* Exercício escrito A
Traduza para o inglês esta frase do texto sobre a tarifa de 50%: "Lula e Trump já deram declarações de que podem falar em algum momento."
* Exercício escrito B
Dê prosseguimento ao texto sobre a tarifa de 50%, escrevendo a parte seguinte a partir da última frase apresentada.

* Texto para leitura
━━━━━━━━━━━━━━━━━━━━

Valor Econômico
Trabalho de bastidor continua para retomar
diálogo com a Casa Branca antes de sanção de 50%
Enquanto Donald Trump não der sinal claro aos
negociadores sobre o que fazer com o Brasil, o governo brasileiro continuará
trabalhando nos bastidores para retomar diálogo sobre as tarifas.
Essa é a mensagem que o Itamaraty vem dando,
com o ministro Mauro Vieira em Nova York pronto para ir a Washington para
tentar atenuar os estragos da imposição da chamada 'Tarifa Bolsonaro''.
O governo brasileiro aciona vários canais,
oficiais, com interlocutores com acesso à Casa Branca, empresariado, etc. Tudo
nos bastidores, sem revelar nomes e pistas que a esta altura só atrapalhariam,
notam observadores.
Tem havido muita conversa sobre um possível
telefonema entre os presidentes Donald Trump e Luiz Inácio Lula da Silva.
Mas primeiro falta uma reação da Casa Branca se efetivamente quer retomar a negociação, na visão brasileira. O trabalho de bastidor é para ter essa reação, que continua sem vir.
Lula e Trump já deram declarações de que
podem falar em algum momento. Mas, como nota uma importante fonte, esse tipo de
contato entre presidentes não se improvisa, requer costuras prévias, mais ainda
na atual crise e com esse interlocutor na Casa Branca que já destratou mais de
um chefe de Estado desde que assumiu, em janeiro.
O Palácio do Planalto trabalha com o cenário
de implementação por Donald Trump da ''Tarifa Bolsonaro'' de 50% sobre produtos
brasileiros a partir de 1 de agosto.
Como já escrevemos, o que continua não claro
no governo é se a sanção será imposta a todo o universo tarifário, ou se alguns
produtos brasileiros serão excluidos como resultado de gestões de certos
importadores americanos.
Tarifa de 50% sobre suco de laranja ou café
brasileiro só vai elevar o custo do café da manhã do americano, e causar mais
irritação no eleitorado mesmo trumpista.
Por esse cenário de sanção contra o Brasil,
que pode começar na sexta-feira, a tensão bilateral continuará alta pelo menos
até a eleição presidencial do ano que vem.
De seu lado, Pedro de Camargo Neto, um dos
principais especialistas brasileiros do agronegócio, escreve sobre a
reviravolta nos EUA e como isso chega à sanção contra o Brasil.
Ele destaca a cláusula de Nação Mais
Favorecida, princípio básico do comercio internacional implantado em 1947 pelo
GATT (Acordo Geral sobre Tarifas e Comercio), uma das muitas instituições
multilaterais impulsionadas no pós segunda guerra pelo grande vencedor, os EUA.
Por ela, os países signatários se comprometem a impor a mesma tarifa para
todos, não discriminando.

━━━━━━━━━━━━━━━━━━━━

* Informações apresentadas
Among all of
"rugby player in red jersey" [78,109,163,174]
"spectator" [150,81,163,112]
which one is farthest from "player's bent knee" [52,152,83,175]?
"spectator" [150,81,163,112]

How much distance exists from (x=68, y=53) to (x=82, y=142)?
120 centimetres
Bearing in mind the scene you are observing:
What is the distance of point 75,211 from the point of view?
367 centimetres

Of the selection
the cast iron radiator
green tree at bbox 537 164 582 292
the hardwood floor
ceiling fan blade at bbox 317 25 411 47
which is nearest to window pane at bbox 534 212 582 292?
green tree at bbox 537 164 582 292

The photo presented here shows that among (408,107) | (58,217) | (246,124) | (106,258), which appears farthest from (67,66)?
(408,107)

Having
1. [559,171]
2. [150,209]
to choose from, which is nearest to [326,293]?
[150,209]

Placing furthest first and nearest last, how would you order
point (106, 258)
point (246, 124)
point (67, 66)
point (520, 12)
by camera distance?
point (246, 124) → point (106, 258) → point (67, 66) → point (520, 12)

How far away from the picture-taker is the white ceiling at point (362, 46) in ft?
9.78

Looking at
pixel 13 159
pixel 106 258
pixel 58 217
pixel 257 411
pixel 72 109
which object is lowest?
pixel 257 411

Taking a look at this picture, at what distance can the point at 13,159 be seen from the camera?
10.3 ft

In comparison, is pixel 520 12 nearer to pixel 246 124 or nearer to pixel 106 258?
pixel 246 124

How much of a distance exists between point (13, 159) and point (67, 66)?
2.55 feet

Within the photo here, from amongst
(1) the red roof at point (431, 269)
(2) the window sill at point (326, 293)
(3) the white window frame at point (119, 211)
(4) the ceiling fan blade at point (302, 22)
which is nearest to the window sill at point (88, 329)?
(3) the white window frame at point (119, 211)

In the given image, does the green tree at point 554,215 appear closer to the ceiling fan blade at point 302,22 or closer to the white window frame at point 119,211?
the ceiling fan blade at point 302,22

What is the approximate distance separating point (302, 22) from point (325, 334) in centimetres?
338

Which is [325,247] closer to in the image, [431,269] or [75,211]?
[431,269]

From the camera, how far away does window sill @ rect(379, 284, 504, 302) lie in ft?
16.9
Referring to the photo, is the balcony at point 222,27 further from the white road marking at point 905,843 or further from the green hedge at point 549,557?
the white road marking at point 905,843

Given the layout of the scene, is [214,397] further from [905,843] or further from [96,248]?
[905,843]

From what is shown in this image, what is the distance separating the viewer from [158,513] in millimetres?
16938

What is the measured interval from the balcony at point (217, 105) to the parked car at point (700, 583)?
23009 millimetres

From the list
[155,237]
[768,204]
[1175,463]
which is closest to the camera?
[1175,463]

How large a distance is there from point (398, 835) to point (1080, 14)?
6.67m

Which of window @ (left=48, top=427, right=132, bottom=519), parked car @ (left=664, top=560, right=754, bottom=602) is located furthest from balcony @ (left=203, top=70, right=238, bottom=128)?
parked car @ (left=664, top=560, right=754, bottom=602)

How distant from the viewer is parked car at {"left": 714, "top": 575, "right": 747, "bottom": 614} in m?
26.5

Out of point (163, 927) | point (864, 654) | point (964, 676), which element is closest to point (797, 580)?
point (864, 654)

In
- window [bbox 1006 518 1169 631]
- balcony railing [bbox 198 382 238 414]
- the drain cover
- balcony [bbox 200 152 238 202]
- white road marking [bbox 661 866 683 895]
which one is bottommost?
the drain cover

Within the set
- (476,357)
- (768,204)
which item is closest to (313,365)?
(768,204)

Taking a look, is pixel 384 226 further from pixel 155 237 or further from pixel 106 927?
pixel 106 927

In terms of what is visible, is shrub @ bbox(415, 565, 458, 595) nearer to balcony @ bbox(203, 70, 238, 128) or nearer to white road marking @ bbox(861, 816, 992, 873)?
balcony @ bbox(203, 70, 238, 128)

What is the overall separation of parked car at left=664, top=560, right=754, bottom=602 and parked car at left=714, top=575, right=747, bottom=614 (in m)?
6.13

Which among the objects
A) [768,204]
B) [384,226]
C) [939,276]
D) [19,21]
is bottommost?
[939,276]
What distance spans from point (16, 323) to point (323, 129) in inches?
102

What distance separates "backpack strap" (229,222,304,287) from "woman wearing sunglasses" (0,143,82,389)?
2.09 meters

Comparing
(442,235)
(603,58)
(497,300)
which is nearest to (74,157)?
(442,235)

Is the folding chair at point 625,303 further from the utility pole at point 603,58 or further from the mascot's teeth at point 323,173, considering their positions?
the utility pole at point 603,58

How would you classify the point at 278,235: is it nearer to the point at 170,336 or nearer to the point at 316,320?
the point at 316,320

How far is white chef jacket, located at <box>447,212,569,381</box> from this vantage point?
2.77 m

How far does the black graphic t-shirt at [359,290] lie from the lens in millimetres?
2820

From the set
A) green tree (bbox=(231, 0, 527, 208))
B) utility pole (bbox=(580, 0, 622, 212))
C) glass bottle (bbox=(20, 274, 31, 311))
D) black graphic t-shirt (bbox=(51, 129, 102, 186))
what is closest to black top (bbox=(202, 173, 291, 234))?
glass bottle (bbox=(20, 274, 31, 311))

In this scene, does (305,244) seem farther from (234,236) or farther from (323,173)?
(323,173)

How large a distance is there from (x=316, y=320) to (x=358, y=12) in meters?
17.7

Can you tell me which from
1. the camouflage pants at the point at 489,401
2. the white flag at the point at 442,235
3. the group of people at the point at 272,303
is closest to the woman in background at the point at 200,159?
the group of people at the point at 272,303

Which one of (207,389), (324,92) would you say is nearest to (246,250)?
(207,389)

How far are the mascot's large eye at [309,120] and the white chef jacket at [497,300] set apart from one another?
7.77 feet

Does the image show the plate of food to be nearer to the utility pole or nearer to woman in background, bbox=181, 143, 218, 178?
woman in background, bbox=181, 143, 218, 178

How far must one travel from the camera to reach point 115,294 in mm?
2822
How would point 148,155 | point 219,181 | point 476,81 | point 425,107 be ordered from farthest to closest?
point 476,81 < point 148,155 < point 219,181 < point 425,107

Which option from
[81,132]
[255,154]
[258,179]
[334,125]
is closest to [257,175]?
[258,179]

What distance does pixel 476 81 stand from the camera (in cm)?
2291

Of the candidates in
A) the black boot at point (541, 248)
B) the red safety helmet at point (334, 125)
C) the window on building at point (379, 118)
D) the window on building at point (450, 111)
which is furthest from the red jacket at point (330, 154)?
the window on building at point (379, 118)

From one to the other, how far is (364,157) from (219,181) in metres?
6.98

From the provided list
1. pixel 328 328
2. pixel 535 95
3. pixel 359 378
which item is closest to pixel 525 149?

━━━━━━━━━━━━━━━━━━━━

* Resposta esperada A
Lula and Trump have already stated that they may talk at some point.

* Resposta esperada B
Além deste princípio, nota Pedro de Camargo
Neto, os países garantiram barreiras somente através de tarifas a não serem
ultrapassadas, consolidadas a níveis máximos. Evoluiu institucionalmente em
1995 para a OMC (Organização Mundial de Comércio), incorporando acordos sobre
serviços e propriedade intelectual, avançando em subsídios e comércio agrícola,
e fortalecendo um mecanismo de solução de controvérsias, sempre sob a liderança
e pressão dos norte-americanos.
Em dezembro de 2001, a acessão da China na
OMC foi aprovada em condições extremamente facilitadas, pois aceita como sendo
uma economia de mercado e país em desenvolvimento. Novamente sob a liderança
norte-americana. Com pouco mais dez anos de comércio da China na OMC, ficou
claro que seriam necessários ajustes. Dessa vez, porém, os EUA se mostraram
frustrados, optando para tentar equacionar suas diferenças com a China de
maneira bilateral.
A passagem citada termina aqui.